Task brief.
Pull each line with the string "Connochaetes" from the entries.

(The data Opens)

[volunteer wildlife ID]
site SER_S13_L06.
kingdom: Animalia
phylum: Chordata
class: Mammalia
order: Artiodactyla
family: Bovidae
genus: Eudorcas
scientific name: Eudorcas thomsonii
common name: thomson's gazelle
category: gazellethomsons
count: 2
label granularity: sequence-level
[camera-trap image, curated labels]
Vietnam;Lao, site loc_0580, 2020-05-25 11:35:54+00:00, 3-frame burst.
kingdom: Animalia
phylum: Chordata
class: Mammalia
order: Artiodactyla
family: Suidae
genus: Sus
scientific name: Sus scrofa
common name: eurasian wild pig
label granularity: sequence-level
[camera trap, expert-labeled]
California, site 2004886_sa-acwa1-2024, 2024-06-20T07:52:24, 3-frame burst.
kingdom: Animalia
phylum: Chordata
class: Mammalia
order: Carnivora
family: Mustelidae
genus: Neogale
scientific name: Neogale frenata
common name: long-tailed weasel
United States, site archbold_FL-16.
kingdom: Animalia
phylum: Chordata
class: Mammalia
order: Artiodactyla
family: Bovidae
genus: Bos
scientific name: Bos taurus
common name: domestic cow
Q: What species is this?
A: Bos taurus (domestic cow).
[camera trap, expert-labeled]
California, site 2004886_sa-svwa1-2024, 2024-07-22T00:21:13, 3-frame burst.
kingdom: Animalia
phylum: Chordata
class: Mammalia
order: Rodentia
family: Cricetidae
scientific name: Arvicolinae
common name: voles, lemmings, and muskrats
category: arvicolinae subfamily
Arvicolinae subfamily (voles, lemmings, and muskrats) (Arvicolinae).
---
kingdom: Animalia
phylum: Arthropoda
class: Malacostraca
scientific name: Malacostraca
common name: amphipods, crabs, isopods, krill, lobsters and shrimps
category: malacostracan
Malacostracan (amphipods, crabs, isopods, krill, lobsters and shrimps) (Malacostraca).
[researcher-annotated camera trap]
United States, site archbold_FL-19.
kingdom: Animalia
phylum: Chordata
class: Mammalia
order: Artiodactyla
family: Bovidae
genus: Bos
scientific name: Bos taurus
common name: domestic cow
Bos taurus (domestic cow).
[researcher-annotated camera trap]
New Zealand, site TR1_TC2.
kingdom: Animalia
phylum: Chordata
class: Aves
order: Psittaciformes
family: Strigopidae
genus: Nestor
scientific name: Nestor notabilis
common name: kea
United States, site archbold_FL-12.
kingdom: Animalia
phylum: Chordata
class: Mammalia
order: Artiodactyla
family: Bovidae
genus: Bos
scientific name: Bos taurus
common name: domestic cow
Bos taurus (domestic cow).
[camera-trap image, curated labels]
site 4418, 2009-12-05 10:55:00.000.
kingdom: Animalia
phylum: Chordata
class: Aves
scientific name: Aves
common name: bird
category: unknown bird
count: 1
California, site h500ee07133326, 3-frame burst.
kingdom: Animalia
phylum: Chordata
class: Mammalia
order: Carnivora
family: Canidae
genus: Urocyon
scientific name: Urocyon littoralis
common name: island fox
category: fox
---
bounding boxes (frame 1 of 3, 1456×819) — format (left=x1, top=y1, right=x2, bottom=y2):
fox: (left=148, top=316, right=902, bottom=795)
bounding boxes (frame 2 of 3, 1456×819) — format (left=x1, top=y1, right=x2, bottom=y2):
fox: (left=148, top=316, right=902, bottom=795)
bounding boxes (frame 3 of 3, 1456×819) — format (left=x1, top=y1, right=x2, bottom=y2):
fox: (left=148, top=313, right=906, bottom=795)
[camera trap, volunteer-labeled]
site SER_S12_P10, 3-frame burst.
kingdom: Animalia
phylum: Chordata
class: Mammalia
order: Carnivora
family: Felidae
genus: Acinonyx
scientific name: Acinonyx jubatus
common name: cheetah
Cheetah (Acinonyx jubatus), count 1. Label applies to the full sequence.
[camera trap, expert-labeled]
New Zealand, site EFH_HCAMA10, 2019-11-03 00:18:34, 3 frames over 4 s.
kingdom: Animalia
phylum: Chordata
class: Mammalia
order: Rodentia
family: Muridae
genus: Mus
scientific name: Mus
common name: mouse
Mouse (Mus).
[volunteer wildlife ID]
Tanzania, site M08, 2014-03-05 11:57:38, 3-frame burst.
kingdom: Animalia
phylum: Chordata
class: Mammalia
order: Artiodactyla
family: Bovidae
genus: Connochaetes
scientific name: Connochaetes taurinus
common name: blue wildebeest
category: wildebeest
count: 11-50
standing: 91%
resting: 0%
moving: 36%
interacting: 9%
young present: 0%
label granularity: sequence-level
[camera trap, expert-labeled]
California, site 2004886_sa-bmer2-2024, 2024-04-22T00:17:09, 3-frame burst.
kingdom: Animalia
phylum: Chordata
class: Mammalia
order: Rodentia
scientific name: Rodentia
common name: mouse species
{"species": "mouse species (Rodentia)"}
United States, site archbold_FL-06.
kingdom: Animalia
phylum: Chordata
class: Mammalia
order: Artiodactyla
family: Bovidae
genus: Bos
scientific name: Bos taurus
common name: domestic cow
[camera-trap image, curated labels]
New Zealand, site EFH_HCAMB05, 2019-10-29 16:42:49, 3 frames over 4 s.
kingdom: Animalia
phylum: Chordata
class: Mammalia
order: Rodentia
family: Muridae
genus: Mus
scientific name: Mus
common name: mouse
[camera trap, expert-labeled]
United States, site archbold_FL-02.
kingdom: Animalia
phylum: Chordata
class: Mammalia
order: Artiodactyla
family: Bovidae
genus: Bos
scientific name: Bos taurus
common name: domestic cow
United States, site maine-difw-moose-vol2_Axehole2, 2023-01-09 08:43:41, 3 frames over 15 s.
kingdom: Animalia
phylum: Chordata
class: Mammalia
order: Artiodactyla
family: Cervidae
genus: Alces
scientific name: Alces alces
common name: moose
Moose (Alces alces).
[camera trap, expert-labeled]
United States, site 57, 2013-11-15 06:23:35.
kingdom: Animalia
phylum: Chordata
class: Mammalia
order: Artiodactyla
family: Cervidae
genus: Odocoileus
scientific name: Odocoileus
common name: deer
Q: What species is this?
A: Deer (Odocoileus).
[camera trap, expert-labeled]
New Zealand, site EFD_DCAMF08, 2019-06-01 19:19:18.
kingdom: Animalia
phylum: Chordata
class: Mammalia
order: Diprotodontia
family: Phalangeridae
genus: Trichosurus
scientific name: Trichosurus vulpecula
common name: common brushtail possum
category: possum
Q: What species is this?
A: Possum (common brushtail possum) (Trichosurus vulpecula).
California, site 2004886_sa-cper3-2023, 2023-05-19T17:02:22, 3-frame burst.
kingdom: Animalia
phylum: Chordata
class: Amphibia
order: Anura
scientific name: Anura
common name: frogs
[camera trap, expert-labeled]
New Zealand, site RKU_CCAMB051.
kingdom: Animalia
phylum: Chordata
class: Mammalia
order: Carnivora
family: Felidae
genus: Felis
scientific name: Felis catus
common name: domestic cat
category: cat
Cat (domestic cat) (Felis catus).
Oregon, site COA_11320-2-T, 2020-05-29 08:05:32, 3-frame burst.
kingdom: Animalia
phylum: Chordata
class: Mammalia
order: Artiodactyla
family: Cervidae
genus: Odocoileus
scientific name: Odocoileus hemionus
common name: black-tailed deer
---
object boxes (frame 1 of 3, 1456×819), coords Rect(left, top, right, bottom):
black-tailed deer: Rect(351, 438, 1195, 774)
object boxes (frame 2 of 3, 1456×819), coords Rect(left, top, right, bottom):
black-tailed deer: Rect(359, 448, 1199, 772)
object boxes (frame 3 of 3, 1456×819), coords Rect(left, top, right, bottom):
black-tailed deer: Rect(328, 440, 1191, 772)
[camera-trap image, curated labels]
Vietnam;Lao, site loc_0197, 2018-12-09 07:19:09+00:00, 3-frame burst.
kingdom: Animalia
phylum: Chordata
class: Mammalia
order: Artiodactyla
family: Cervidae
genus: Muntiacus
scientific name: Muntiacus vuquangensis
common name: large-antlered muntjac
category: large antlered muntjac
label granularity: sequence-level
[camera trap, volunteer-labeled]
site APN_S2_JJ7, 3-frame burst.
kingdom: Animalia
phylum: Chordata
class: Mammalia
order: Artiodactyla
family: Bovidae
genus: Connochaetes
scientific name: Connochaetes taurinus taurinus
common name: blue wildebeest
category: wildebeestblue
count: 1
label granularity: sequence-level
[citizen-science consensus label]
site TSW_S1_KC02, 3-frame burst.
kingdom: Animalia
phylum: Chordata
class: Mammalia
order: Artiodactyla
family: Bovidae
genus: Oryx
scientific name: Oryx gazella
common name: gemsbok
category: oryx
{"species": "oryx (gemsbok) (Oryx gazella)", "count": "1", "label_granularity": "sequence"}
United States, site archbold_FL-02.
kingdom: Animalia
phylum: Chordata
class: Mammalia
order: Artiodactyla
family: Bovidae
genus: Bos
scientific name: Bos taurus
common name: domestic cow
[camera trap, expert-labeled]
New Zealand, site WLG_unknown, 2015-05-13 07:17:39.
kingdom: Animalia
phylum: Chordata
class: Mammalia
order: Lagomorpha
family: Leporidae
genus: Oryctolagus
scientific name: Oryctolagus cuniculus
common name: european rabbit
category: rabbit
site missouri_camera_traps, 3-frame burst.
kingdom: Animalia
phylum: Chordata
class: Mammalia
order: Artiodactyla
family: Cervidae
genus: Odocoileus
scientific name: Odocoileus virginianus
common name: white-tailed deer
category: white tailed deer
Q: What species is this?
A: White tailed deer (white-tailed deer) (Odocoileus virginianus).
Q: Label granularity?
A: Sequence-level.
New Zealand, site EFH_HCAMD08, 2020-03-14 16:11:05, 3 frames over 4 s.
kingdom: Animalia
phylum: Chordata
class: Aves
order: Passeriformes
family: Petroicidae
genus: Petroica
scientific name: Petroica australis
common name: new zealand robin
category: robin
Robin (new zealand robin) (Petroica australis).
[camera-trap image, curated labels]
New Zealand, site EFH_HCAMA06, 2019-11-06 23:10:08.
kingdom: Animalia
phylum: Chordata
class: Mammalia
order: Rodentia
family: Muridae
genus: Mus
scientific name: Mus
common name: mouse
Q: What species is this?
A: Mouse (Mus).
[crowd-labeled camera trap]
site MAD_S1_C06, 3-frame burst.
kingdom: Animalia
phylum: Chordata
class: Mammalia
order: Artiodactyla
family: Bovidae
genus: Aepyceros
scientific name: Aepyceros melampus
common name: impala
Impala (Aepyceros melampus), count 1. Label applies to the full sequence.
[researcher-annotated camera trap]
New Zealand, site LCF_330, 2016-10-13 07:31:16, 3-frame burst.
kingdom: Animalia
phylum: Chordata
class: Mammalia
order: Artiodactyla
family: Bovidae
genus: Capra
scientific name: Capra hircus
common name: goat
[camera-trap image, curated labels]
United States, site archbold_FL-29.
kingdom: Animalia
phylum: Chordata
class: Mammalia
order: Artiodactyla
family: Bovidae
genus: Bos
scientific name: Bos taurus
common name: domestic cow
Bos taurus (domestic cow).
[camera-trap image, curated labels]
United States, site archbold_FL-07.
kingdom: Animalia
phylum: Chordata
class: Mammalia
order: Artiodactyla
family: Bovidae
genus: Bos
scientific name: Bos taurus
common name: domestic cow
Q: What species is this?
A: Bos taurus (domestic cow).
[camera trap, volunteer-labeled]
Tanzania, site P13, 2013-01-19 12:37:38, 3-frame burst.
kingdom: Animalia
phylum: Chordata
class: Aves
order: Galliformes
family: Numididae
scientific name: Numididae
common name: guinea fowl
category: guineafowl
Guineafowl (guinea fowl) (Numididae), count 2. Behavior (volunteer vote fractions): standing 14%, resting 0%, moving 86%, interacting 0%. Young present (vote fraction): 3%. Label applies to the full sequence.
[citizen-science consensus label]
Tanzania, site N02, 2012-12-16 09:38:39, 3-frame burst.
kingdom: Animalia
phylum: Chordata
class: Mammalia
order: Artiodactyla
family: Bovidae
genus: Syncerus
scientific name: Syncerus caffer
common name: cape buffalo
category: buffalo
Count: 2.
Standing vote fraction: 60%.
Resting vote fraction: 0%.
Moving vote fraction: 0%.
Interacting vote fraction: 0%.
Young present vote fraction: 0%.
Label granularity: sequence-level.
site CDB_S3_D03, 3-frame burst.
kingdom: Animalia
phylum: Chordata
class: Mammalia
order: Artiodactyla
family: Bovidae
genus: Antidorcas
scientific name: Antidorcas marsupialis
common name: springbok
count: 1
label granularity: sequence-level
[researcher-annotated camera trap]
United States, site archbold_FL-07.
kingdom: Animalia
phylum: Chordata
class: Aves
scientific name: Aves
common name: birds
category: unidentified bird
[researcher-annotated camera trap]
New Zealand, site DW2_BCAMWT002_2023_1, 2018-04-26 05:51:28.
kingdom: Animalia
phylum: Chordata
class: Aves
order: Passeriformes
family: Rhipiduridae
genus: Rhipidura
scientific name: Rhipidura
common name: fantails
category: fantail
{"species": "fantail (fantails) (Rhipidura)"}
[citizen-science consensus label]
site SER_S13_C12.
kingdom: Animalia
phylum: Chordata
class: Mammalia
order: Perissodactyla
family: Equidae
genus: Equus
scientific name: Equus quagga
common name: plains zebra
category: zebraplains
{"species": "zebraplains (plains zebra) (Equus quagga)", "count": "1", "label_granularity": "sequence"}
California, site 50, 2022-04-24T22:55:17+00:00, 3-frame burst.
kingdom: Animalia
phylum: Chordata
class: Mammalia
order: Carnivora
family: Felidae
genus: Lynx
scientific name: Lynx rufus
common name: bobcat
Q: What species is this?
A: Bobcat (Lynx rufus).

(The data Closes)

Worked solution.
genus: Connochaetes
scientific name: Connochaetes taurinus
genus: Connochaetes
scientific name: Connochaetes taurinus taurinus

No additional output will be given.